Quase todos nós, entretanto, nos achamos na posição do homem que acredita que a terra é chata e só compreende o seu engano depois de dar uma volta completa ao mundo e acabar exatamente no ponto em que começou! Estamos convencidos de que carecemos de Mente e, assim, somos induzidos a fazer“exercícios espirituais” de uma forma ou de outra, até chegarmos, afinal, ao lugar exato de onde partimos. Aqui mesmo, agora mesmo. No dizer de Huang Pó:

Ainda que passes por todas as fases da jornada do Bodhisattva rumo ao estado de Buddha, uma por uma; quando, enfim, num único lampejo, atingires a plena compreensão, estarás apenas compreendendo a Natureza de Buddha que esteve contigo durante o tempo todo; e em todas as fases precedentes não lhe terás acrescentado absolutamente nada. Acabarás olhando para essas quantidades de trabalho e consecução como para ações irreais praticadas num sonho.

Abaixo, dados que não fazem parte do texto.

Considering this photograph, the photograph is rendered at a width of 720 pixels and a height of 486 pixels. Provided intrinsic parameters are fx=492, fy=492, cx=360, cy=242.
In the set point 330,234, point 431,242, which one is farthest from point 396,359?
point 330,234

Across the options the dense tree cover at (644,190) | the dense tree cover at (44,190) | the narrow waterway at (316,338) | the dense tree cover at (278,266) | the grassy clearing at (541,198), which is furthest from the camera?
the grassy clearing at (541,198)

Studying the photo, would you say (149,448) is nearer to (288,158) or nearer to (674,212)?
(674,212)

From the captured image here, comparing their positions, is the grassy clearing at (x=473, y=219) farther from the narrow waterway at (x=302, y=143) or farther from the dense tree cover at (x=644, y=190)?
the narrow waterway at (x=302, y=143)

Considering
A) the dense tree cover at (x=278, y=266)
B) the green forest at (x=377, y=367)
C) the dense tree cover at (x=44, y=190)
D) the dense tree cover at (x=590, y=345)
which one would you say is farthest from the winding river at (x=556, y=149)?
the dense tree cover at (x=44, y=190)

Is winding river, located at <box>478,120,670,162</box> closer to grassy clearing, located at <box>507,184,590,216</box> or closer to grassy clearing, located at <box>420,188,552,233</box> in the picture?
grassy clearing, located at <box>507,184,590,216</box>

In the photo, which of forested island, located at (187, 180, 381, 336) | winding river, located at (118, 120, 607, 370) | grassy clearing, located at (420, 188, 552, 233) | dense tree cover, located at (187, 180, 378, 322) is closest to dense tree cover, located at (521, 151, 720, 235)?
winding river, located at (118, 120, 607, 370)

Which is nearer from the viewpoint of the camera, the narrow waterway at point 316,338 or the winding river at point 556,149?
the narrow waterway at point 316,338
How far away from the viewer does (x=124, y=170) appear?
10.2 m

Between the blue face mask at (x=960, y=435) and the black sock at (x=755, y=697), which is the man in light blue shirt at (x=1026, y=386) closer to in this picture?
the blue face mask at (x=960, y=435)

terça-feira, 7 de fevereiro de 2012

"asilo do repouso"- Hubert Benoit

Da humildade

Desejamos concluir este livro enfatizando um aspecto capital dessa compreensão teórica e prática, a única capaz de nos livrar da angústia. Trata-se de compreender a natureza exata da humildade e de perceber que nela está a chave da nossa liberdade e da nossa grandeza.

Estamos vivendo desde já em estado de satori; ficamos entretanto impossibilitados de usufruí-lo devido ao trabalho incessante de nossos automatismos psicológicos que aferrolham dentro de nós um circulo vicioso; nossa agitação imaginativo-emotiva nos impede de ver a nossa "natureza de Buda" e, julgando estar assim privados da nossa realidade essencial, somos forçados a imaginar para compensar essa carência ilusória.

Acredito estar separado de meu "ser" e o procuro para juntar-me a ele. Conhecendo-me apenas como indivíduo separado, procuro o Absoluto num molde individual; desejo me afïrmar absolutamente como ser-separado. Esse esforço cria e alimenta a minha "ficção divina", a minha pretensão fundamental a ser todo-poderoso como indivíduo no plano dos fenômenos.

Esse trabalho compensatório de meus automatismos psicológicos consiste, na minha representação imaginativa das coisas, em negar a minha atenção às constatações da minha impotência, e em retirar a minha pretensão nos casos em que a visão dessa minha impotência não pode ser evitada. Eu me arranjo de modo a jamais reconhecer a igualdade entre mim mesmo e o mundo exterior; declaro-me diferente do mundo exterior, desnivelado em relação a ele, acima dele quando posso, abaixo quando não posso. A ficção segundo a qual eu seria individualmente a Causa Primeira do Universo exige que só se cogite em condicionamento do mundo por mim: ou eu me vejo condicionando o mundo exterior, ou então me vejo incapaz de condicioná-lo, não podendo, porém, jamais reconhecer-me condicionado por ele num plano de igualdade. Daí a ilusão do "Não-Eu"; quando me vejo incapaz, trata-se do "Não-Eu"; eu não quero nunca reconhecê-lo como "Ele", por não ter consciência da hipóstase que nos une.

A impossibilidade em que hoje me encontro de usufruir da minha natureza mesma, da minha natureza-de-Buda, como homem universal e não como indivíduo separado, essa impossibilidade me obriga a fabricar continuamente uma representação radicalmente enganosa da minha situação no universo. Em lugar de me ver em igualdade com o mundo exterior, eu me vejo ora acima dele, ora abaixo, ora "no alto", ora "embaixo". Nessa ótica, na qual o "no alto" é Ser e o "embaixo" é Nada, sou obrigado a sempre fazer esforços em direção ao Ser. Todos os meus esforços tendem necessariamente, de modo direto ou indireto, a me elevar, seja grosseiramente, seja sutilmente ou, como se diz, "espiritualmente".

Antes do satori, todos os meus automatismos psicológicos naturais têm como base o amor-próprio, a pretensão pessoal, a reivindicação de "subir" de uma maneira qualquer; e é essa reivindicação de me elevar individualmente que me esconde minha dignidade universal infinita.